You can substitute data flow

You can substitute data flow for control flow...this is how pure functional programming actually works (well + reduction semantics). In FRP, for example, data flow substitutes for control flow that is otherwise completely encapsulated.

CFA and DFA are then really similar activities, especially since any indirection through an assigned field will require some kind of pointer analysis to resolve.

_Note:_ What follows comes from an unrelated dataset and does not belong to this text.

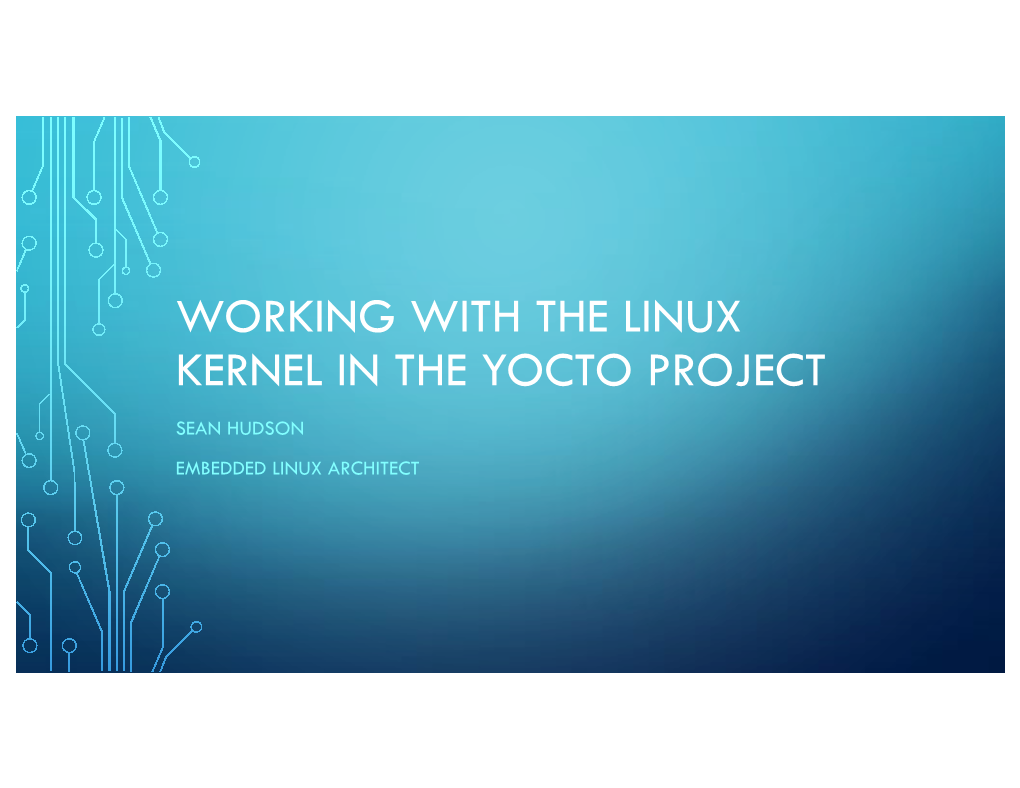 Working with the Linux Kernel in the Yocto Project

The gordion knot doesn't really exist: you can only make control flow/data flow explicit by disallowing paramicity and polymorphism; i.e. all code is used in a single context. But then you have other problems (literal code explosions).

kicking a dead horse

if the ide were what did the copy-paste and future maintenance of that duplicated code, rather than using generics/templates/polymorphism that the compiler executes & studies, would that be a weird but somehow not entirely useless one weird trick? doesn't really help in the case of trying to make libraries since they more often want to remain generic (e.g. qsort). [edit: unless the libraries are put out in a way that the ide can do the copy-paste-customize from them, hrm...]

zombie horse kicking people

Let's say you had the IDE do the duplication, you would still have all that duplicated code to analyze at roughly the same (or even greater) complexity...you wouldn't win by making CFA easy.

The best you could hope for is a constructed result on a property enforced by a very powerful type system (or proof system). But that property is probably global and unrelated to the code you are duplicating, and would have to be specified explicitly somewhere!

Going back to my typeless work, perhaps there is a way for the IDE to simply the signature of the analysis to produce acyclic directed graphs of semi-unification relationships, where nodes are hidden as the graphs propagate out of each abstraction level. Ok, so that is pointer analysis, not CFA, but the problem is really similar.